*Description of the task*: Could you quote, word for word, the stretch of lines below from the one containing "In the captured" through the last line?

*Given data*:
_ _ _
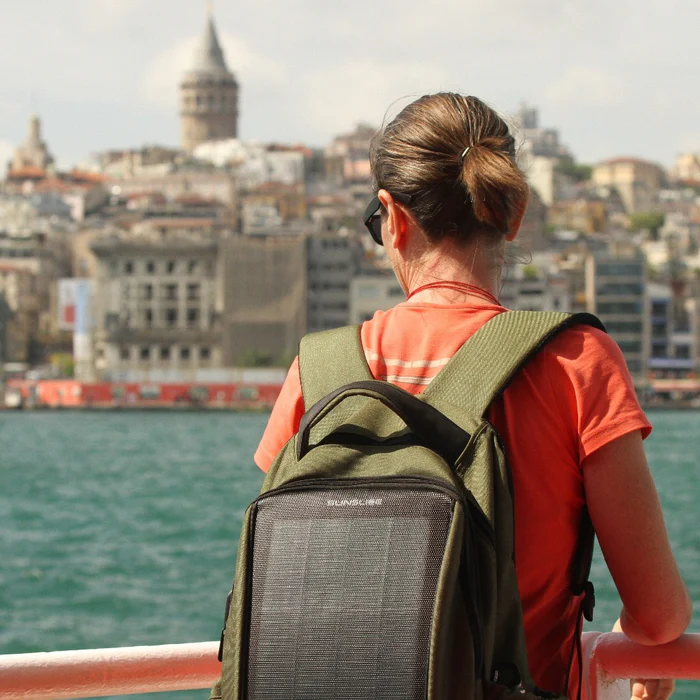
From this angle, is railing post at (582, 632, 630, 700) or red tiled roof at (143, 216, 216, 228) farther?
red tiled roof at (143, 216, 216, 228)

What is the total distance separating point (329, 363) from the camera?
1396 mm

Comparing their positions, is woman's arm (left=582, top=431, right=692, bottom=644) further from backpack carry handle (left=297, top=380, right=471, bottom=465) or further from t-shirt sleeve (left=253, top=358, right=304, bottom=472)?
t-shirt sleeve (left=253, top=358, right=304, bottom=472)

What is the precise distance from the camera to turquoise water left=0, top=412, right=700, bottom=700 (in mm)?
13367

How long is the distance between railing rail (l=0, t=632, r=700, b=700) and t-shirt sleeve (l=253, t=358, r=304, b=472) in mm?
219

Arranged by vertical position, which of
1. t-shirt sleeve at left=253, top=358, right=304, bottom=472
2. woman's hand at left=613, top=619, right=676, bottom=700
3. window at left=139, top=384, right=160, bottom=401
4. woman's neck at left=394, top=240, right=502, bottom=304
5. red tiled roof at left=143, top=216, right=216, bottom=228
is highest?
woman's neck at left=394, top=240, right=502, bottom=304

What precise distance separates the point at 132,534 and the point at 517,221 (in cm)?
2018

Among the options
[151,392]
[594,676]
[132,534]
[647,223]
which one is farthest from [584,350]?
[647,223]

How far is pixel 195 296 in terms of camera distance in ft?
213

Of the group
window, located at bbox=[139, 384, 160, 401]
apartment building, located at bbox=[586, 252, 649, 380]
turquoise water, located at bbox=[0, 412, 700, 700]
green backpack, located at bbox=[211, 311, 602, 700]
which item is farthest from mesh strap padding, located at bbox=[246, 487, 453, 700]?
apartment building, located at bbox=[586, 252, 649, 380]

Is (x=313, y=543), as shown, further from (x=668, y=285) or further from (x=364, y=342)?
(x=668, y=285)

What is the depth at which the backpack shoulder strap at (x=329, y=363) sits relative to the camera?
4.50ft

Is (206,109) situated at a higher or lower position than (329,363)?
higher

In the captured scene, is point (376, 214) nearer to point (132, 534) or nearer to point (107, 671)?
point (107, 671)

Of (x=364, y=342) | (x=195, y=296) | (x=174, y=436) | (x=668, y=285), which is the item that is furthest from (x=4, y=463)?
(x=668, y=285)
_ _ _
*Reply*:
In the captured scene, is point (376, 214) nearer to point (132, 534) or nearer to point (107, 671)?
point (107, 671)

Of (x=364, y=342) | (x=195, y=296) | (x=174, y=436) | (x=668, y=285), which is the item that is furthest from (x=4, y=463)?
(x=668, y=285)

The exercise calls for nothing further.